Facile Synthesis of Hierarchical Nanosized Single-Crystal Aluminophosphate Molecular Sieves from Highly Homogeneous and Concentrated Precursors

Shuo Tao; Xiaolei Li; Xiaoge Wang; Ying Wei; Yunling Jia; Jing Ju; Yuanhui Cheng; Huaisheng Wang; Shuwen Gong; Xingjun Yao; Haixu Gao; Cunyin Zhang; Qiqi Zang; Zhijian Tian

doi:10.1002/anie.201915144

Facile Synthesis of Hierarchical Nanosized Single-Crystal Aluminophosphate Molecular Sieves from Highly Homogeneous and Concentrated Precursors

Angew Chem Int Ed Engl. 2020 Feb 24;59(9):3455-3459. doi: 10.1002/anie.201915144. Epub 2020 Jan 29.

Authors

Shuo Tao¹, Xiaolei Li¹, Xiaoge Wang², Ying Wei³, Yunling Jia², Jing Ju², Yuanhui Cheng³, Huaisheng Wang¹, Shuwen Gong¹, Xingjun Yao¹, Haixu Gao¹, Cunyin Zhang¹, Qiqi Zang¹, Zhijian Tian⁴

Affiliations

¹ College of Chemistry and Chemical Engineering, Shandong Provincial Key Laboratory of Chemical Energy Storage and Novel Cell Technology, Liaocheng University, Liaocheng, 252059, P. R. China.
² College of Chemistry and Molecular Engineering, Peking University, Beijing National Laboratory for Molecular Sciences (BNLMS), Beijing, 100871, P. R. China.

> [SOURCE MATERIAL]:
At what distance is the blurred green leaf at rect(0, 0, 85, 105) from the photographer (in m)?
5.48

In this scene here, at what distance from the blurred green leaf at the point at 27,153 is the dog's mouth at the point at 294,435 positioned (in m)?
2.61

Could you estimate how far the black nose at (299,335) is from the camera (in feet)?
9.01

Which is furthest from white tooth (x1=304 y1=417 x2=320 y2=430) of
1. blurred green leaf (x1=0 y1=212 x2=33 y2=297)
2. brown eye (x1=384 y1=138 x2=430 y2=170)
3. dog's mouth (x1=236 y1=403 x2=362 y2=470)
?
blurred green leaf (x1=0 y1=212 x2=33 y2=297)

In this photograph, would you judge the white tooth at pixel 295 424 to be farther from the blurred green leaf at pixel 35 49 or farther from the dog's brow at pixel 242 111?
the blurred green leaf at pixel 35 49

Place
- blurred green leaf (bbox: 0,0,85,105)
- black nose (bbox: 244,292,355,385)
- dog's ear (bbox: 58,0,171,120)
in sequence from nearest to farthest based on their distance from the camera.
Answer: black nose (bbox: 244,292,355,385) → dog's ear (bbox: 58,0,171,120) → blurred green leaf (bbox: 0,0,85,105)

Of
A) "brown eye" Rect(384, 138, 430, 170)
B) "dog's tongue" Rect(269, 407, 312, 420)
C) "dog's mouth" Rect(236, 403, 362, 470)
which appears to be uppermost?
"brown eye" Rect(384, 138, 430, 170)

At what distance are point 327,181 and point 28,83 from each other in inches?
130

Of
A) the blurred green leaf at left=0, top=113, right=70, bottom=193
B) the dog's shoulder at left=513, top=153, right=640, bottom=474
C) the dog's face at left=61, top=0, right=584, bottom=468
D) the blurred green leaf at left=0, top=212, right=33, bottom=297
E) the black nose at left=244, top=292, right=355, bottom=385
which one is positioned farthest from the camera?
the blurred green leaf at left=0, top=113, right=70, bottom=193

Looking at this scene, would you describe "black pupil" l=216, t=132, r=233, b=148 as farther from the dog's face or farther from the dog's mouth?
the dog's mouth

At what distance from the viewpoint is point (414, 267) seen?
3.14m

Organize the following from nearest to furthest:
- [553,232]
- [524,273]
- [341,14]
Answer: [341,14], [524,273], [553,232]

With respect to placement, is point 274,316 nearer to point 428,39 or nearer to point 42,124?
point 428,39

> [DIRECTIVE 1]: Please repeat everything in the entries from the first one down to the line containing "Answer: black nose", swapping "camera" for "lens" and leaving the rest unchanged.
> [DIRECTIVE 2]: Pick up the aluminophosphate molecular sieve article from its last line and continue it.

> [TASK RESPONSE 1]:
At what distance is the blurred green leaf at rect(0, 0, 85, 105) from the photographer (in m)?
5.48

In this scene here, at what distance from the blurred green leaf at the point at 27,153 is the dog's mouth at the point at 294,435 positioned (in m)?
2.61

Could you estimate how far the black nose at (299,335) is from the lens (in feet)?
9.01

Which is furthest from white tooth (x1=304 y1=417 x2=320 y2=430) of
1. blurred green leaf (x1=0 y1=212 x2=33 y2=297)
2. brown eye (x1=384 y1=138 x2=430 y2=170)
3. dog's mouth (x1=236 y1=403 x2=362 y2=470)
?
blurred green leaf (x1=0 y1=212 x2=33 y2=297)

In this photograph, would you judge the white tooth at pixel 295 424 to be farther from the blurred green leaf at pixel 35 49 or farther from the dog's brow at pixel 242 111?
the blurred green leaf at pixel 35 49

Place
- blurred green leaf (bbox: 0,0,85,105)
- black nose (bbox: 244,292,355,385)
- dog's ear (bbox: 58,0,171,120)
in sequence from nearest to farthest based on their distance from the lens.
Answer: black nose (bbox: 244,292,355,385) → dog's ear (bbox: 58,0,171,120) → blurred green leaf (bbox: 0,0,85,105)

> [TASK RESPONSE 2]:
³ College of Chemical Engineering, Beijing University of Chemical Technology, Beijing, 100029, P. R. China.
⁴ Dalian National Laboratory for Clean Energy, Dalian Institute of Chemical Physics, Chinese Academy of Sciences, Dalian, 116023, P. R. China.

PMID: 31808988
DOI: 10.1002/anie.201915144

Abstract

The synthesis of hierarchical nanosized zeolite materials without growth modifiers and mesoporogens remains a substantial challenge. Herein, we report a general synthetic approach to produce hierarchical nanosized single-crystal aluminophosphate molecular sieves by preparing highly homogeneous and concentrated precursors and heating at elevated temperatures. Accordingly, aluminophosphate zeotypes of LTA (8-rings), AEL (10-rings), AFI (12-rings), and -CLO (20-rings) topologies, ranging from small to extra-large pores, were synthesized. These materials show exceptional properties, including small crystallites (30-150 nm), good monodispersity, abundant mesopores, and excellent thermal stability. A time-dependent study revealed a non-classical crystallization pathway by particle attachment. This work opens a new avenue for the development of hierarchical nanosized zeolite materials and understanding their crystallization mechanism.

Keywords: crystal growth; heterogenous catalysis; mesoporous materials; nanocrystals; zeolite materials.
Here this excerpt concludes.